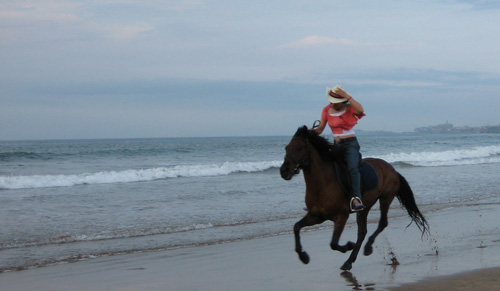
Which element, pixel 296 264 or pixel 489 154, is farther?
pixel 489 154

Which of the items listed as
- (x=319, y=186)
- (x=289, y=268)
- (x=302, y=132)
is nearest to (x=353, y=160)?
(x=319, y=186)

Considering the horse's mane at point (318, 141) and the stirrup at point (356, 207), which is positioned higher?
the horse's mane at point (318, 141)

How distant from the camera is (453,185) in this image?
64.8 feet

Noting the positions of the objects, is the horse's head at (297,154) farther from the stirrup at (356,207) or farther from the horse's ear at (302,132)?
the stirrup at (356,207)

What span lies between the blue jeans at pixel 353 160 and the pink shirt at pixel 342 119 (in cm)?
17

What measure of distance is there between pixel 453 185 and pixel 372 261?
1323cm

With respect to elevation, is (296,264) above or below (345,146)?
below

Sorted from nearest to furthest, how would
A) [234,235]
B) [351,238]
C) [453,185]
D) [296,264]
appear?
1. [296,264]
2. [351,238]
3. [234,235]
4. [453,185]

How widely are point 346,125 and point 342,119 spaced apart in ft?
0.32

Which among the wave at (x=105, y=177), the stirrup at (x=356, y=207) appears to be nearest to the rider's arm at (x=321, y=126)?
the stirrup at (x=356, y=207)

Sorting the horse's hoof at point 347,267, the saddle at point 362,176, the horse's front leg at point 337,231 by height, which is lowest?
the horse's hoof at point 347,267

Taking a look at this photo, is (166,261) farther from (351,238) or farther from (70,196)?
(70,196)

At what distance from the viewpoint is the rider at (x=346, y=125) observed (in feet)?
22.5

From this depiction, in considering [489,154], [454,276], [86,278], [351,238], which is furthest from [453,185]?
[489,154]
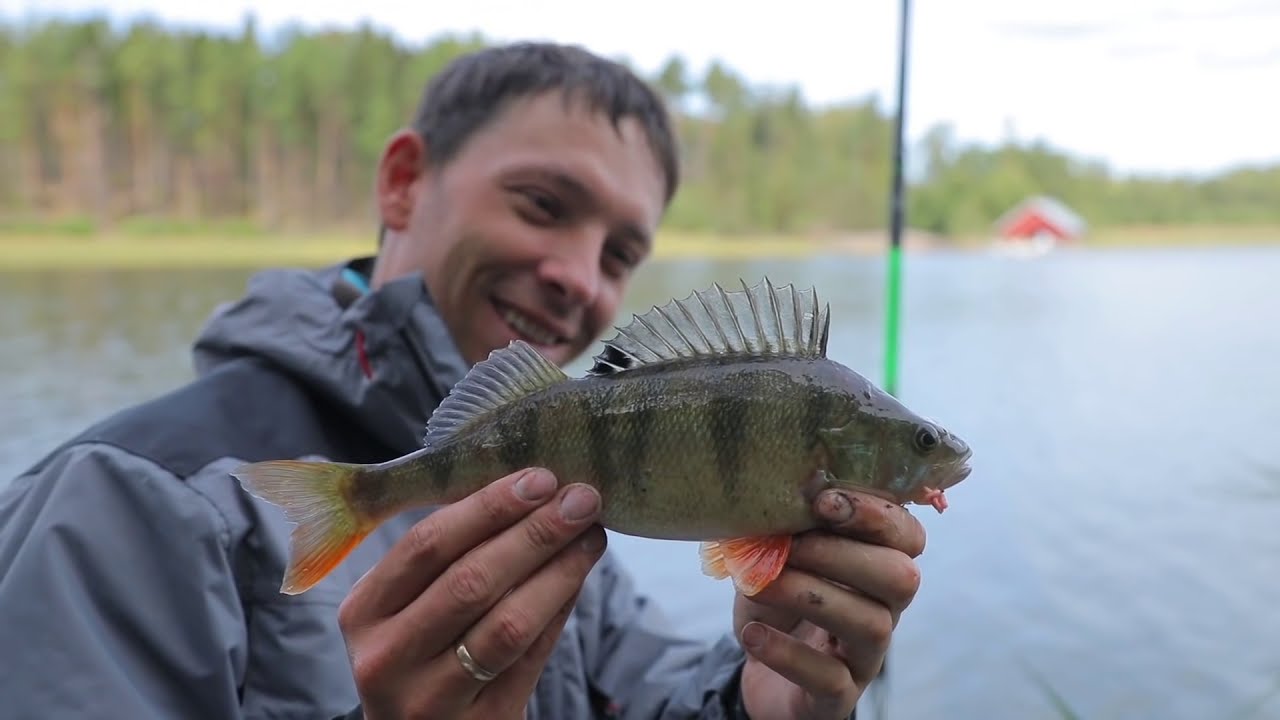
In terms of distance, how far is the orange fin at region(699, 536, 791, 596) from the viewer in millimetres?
1504

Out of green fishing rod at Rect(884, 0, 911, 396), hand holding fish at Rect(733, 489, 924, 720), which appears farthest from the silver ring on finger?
green fishing rod at Rect(884, 0, 911, 396)

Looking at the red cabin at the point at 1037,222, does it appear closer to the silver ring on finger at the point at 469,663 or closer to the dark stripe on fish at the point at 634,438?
the dark stripe on fish at the point at 634,438

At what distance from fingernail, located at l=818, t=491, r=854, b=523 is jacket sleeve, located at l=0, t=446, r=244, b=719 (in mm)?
1200

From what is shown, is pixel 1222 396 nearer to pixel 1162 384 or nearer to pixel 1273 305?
pixel 1162 384

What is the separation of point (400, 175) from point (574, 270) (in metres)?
0.75

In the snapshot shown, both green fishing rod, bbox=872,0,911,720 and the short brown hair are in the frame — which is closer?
the short brown hair

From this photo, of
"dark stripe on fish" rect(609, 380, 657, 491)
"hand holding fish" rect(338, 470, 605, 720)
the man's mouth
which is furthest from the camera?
the man's mouth

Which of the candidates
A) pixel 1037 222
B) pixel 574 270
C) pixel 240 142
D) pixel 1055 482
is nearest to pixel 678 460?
pixel 574 270

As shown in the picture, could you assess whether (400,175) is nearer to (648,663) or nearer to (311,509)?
(311,509)

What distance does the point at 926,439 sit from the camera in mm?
1562

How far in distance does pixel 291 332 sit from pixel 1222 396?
1074 centimetres

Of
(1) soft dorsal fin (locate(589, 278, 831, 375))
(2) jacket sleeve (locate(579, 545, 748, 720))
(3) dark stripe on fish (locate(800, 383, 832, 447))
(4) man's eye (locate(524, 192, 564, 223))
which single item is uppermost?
(4) man's eye (locate(524, 192, 564, 223))

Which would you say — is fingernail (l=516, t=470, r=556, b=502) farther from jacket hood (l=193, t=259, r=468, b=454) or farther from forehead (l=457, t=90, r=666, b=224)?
forehead (l=457, t=90, r=666, b=224)

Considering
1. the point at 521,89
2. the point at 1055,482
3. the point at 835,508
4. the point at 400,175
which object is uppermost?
the point at 521,89
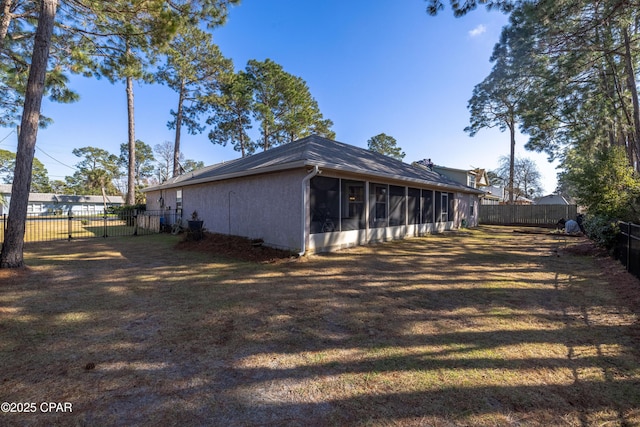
══════════
> Task directions: Render every line of the items above as a JSON list of strings, one string per line, with blank lines left out. Leave the pictures out of the list.

> Response for this exercise:
[
  "Which element, pixel 296 264 or pixel 489 154, is farther?",
  "pixel 489 154",
  "Which of the items listed as",
  "- (x=319, y=186)",
  "- (x=289, y=268)",
  "- (x=302, y=132)",
  "is nearest to (x=353, y=160)?",
  "(x=319, y=186)",
  "Considering the horse's mane at point (318, 141) and the stirrup at point (356, 207), which is positioned higher?",
  "the horse's mane at point (318, 141)",
  "How distant from the camera is (453,185) in this image?",
  "64.8 feet",
  "Noting the positions of the objects, is the horse's head at (297,154) farther from the stirrup at (356,207) or farther from the horse's ear at (302,132)?",
  "the stirrup at (356,207)",
  "What span lies between the blue jeans at pixel 353 160 and the pink shirt at pixel 342 119 (in cm)?",
  "17",
  "What measure of distance is there between pixel 453 185 and pixel 372 261?",
  "1323cm",
  "With respect to elevation, is (296,264) above or below (345,146)?",
  "below",
  "Sorted from nearest to furthest, how would",
  "A) [234,235]",
  "B) [351,238]",
  "C) [453,185]",
  "D) [296,264]",
  "appear?",
  "1. [296,264]",
  "2. [351,238]",
  "3. [234,235]",
  "4. [453,185]",
  "How widely are point 346,125 and point 342,119 spaced apart in ft?",
  "0.32",
  "Which among the wave at (x=105, y=177), the stirrup at (x=356, y=207) appears to be nearest to the rider's arm at (x=321, y=126)?",
  "the stirrup at (x=356, y=207)",
  "Sorting the horse's hoof at point 347,267, the saddle at point 362,176, the horse's front leg at point 337,231 by height, which is lowest?",
  "the horse's hoof at point 347,267",
  "Taking a look at this photo, is (166,261) farther from (351,238) or farther from (70,196)?",
  "(70,196)",
  "At what distance from the viewpoint is the rider at (x=346, y=125) observed (in feet)?",
  "22.5",
  "From this depiction, in considering [489,154], [454,276], [86,278], [351,238], which is furthest from [453,185]?",
  "[489,154]",
  "In terms of distance, how far is the orange fin at region(699, 536, 791, 596) from the viewer in millimetres?",
  "1504",
  "Out of green fishing rod at Rect(884, 0, 911, 396), hand holding fish at Rect(733, 489, 924, 720), which appears farthest from the silver ring on finger?",
  "green fishing rod at Rect(884, 0, 911, 396)",
  "Looking at the red cabin at the point at 1037,222, does it appear closer to the silver ring on finger at the point at 469,663 or closer to the dark stripe on fish at the point at 634,438?",
  "the dark stripe on fish at the point at 634,438",
  "At what distance from fingernail, located at l=818, t=491, r=854, b=523 is jacket sleeve, located at l=0, t=446, r=244, b=719 (in mm)?",
  "1200",
  "From what is shown, is pixel 1222 396 nearer to pixel 1162 384 or nearer to pixel 1273 305?",
  "pixel 1162 384",
  "What is the separation of point (400, 175) from point (574, 270) (in metres)?",
  "0.75",
  "In the snapshot shown, both green fishing rod, bbox=872,0,911,720 and the short brown hair are in the frame — which is closer?",
  "the short brown hair",
  "From this photo, of",
  "\"dark stripe on fish\" rect(609, 380, 657, 491)",
  "\"hand holding fish\" rect(338, 470, 605, 720)",
  "the man's mouth",
  "which is furthest from the camera?",
  "the man's mouth",
  "Which of the candidates",
  "A) pixel 1037 222",
  "B) pixel 574 270",
  "C) pixel 240 142",
  "D) pixel 1055 482",
  "is nearest to pixel 678 460?",
  "pixel 574 270",
  "As shown in the picture, could you assess whether (400,175) is nearer to (648,663) or nearer to (311,509)?",
  "(311,509)",
  "What distance does the point at 926,439 sit from the camera in mm?",
  "1562",
  "How far in distance does pixel 291 332 sit from pixel 1222 396?",
  "1074 centimetres",
  "Of",
  "(1) soft dorsal fin (locate(589, 278, 831, 375))",
  "(2) jacket sleeve (locate(579, 545, 748, 720))",
  "(3) dark stripe on fish (locate(800, 383, 832, 447))",
  "(4) man's eye (locate(524, 192, 564, 223))",
  "which single item is uppermost?",
  "(4) man's eye (locate(524, 192, 564, 223))",
  "Which would you say — is fingernail (l=516, t=470, r=556, b=502) farther from jacket hood (l=193, t=259, r=468, b=454) or farther from forehead (l=457, t=90, r=666, b=224)?",
  "forehead (l=457, t=90, r=666, b=224)",
  "Considering",
  "1. the point at 521,89",
  "2. the point at 1055,482",
  "3. the point at 835,508",
  "4. the point at 400,175",
  "which object is uppermost?",
  "the point at 521,89"
]